● **EXERCISE PROMPT**
The records below must be retyped exactly.

● **RECORDS FOR THIS EXERCISE**
|---|

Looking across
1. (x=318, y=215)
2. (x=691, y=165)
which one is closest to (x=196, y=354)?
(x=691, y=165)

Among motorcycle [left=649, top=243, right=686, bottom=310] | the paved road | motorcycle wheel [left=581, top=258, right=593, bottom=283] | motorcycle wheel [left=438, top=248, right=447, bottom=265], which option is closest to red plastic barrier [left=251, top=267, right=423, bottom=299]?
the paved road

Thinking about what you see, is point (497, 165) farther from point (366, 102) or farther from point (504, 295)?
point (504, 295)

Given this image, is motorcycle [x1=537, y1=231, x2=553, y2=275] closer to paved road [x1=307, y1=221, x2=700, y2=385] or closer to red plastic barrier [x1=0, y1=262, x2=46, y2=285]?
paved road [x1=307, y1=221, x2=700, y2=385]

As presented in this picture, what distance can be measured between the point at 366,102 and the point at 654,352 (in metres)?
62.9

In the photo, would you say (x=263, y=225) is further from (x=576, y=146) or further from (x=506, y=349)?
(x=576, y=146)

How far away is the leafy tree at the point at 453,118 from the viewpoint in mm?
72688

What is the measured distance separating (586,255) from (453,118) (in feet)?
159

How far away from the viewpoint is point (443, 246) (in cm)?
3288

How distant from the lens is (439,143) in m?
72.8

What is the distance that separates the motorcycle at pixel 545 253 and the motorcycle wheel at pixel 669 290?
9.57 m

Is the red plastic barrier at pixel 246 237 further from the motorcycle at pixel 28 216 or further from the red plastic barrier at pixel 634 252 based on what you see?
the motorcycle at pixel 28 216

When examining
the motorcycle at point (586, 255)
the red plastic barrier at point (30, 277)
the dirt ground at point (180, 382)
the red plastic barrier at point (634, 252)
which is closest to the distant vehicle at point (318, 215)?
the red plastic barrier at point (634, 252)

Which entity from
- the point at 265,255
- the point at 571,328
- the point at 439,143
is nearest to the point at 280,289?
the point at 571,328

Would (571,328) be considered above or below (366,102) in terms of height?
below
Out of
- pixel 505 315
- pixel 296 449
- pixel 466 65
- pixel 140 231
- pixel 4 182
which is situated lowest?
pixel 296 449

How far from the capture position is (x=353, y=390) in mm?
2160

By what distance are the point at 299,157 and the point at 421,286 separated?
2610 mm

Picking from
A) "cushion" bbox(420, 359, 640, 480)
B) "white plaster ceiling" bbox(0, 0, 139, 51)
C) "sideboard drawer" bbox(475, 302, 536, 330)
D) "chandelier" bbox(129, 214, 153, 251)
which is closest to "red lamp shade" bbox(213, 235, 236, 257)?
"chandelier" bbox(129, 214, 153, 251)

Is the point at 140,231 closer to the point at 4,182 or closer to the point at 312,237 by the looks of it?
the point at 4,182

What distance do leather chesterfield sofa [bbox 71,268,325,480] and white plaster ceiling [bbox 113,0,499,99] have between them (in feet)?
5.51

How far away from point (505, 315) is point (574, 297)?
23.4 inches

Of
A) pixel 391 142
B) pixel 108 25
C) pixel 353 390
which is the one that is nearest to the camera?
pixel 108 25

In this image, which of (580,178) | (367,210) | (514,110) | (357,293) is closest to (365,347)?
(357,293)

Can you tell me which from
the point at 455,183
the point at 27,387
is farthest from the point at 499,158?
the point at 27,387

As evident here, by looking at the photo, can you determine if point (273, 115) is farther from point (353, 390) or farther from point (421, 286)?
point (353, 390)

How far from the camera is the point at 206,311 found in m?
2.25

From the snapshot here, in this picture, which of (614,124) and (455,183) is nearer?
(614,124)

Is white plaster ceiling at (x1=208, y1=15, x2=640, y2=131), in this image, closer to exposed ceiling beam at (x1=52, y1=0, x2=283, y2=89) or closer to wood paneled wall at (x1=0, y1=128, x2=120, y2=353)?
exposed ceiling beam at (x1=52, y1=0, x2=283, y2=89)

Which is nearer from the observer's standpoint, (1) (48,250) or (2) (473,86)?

|---|

● **SOLUTION TO THE EXERCISE**
Looking across
1. (x=318, y=215)
2. (x=691, y=165)
which one is closest to (x=196, y=354)?
(x=691, y=165)

Among motorcycle [left=649, top=243, right=686, bottom=310] | the paved road | motorcycle wheel [left=581, top=258, right=593, bottom=283] | motorcycle wheel [left=438, top=248, right=447, bottom=265], which option is closest to red plastic barrier [left=251, top=267, right=423, bottom=299]?
the paved road

Thinking about what you see, is point (497, 165) farther from point (366, 102) or farther from point (504, 295)?
point (504, 295)

Given this image, is motorcycle [x1=537, y1=231, x2=553, y2=275] closer to paved road [x1=307, y1=221, x2=700, y2=385] or closer to red plastic barrier [x1=0, y1=262, x2=46, y2=285]?
paved road [x1=307, y1=221, x2=700, y2=385]

As presented in this picture, what distance can be measured between the point at 366,102 and the point at 654,352 (in metres)?
62.9

In the photo, would you say (x=263, y=225) is further from (x=576, y=146) or further from (x=506, y=349)?
(x=576, y=146)

How far away is the leafy tree at the point at 453,118 from the viewpoint in mm?
72688

What is the measured distance separating (586,255) from (453,118) (in feet)?
159

How far away from the viewpoint is point (443, 246) (in cm)?
3288

How distant from the lens is (439,143) in m?
72.8

What is the distance that separates the motorcycle at pixel 545 253 and the motorcycle wheel at pixel 669 290?
9.57 m

Is the red plastic barrier at pixel 246 237 further from the motorcycle at pixel 28 216 or further from the red plastic barrier at pixel 634 252 based on what you see?
the motorcycle at pixel 28 216

When examining
the motorcycle at point (586, 255)
the red plastic barrier at point (30, 277)
the dirt ground at point (180, 382)
the red plastic barrier at point (634, 252)
which is closest to the distant vehicle at point (318, 215)?
the red plastic barrier at point (634, 252)

Which entity from
- the point at 265,255
- the point at 571,328
- the point at 439,143
is nearest to the point at 280,289?
the point at 571,328

Would (571,328) be considered above or below (366,102) in terms of height?
below
Out of
- pixel 505 315
- pixel 296 449
- pixel 466 65
- pixel 140 231
- pixel 4 182
which is situated lowest?
pixel 296 449

How far from the capture position is (x=353, y=390) in mm?
2160

By what distance are the point at 299,157 and the point at 421,286 separated?
2610 mm

Picking from
A) "cushion" bbox(420, 359, 640, 480)
B) "white plaster ceiling" bbox(0, 0, 139, 51)
C) "sideboard drawer" bbox(475, 302, 536, 330)
D) "chandelier" bbox(129, 214, 153, 251)
which is closest to "red lamp shade" bbox(213, 235, 236, 257)?
"chandelier" bbox(129, 214, 153, 251)

Is the point at 140,231 closer to the point at 4,182 or closer to the point at 312,237 by the looks of it?
the point at 4,182

What distance do leather chesterfield sofa [bbox 71,268,325,480] and white plaster ceiling [bbox 113,0,499,99] have between them (in feet)?
5.51

How far away from point (505, 315) is point (574, 297)?
23.4 inches

Of
A) pixel 391 142
B) pixel 108 25
C) pixel 353 390
which is the one that is nearest to the camera?
pixel 108 25

In this image, which of (580,178) | (367,210) | (514,110) | (357,293) is closest to (365,347)?
(357,293)

Can you tell me which from
the point at 455,183
the point at 27,387
is farthest from the point at 499,158?
the point at 27,387

As evident here, by looking at the photo, can you determine if point (273, 115) is farther from point (353, 390) or farther from point (421, 286)?
point (353, 390)

How far from the camera is the point at 206,311 found in m?
2.25

From the snapshot here, in this picture, which of (614,124) and (455,183) is nearer?
(614,124)

Is white plaster ceiling at (x1=208, y1=15, x2=640, y2=131), in this image, closer to exposed ceiling beam at (x1=52, y1=0, x2=283, y2=89) or closer to wood paneled wall at (x1=0, y1=128, x2=120, y2=353)?
exposed ceiling beam at (x1=52, y1=0, x2=283, y2=89)

Which is nearer from the observer's standpoint, (1) (48,250) or (2) (473,86)?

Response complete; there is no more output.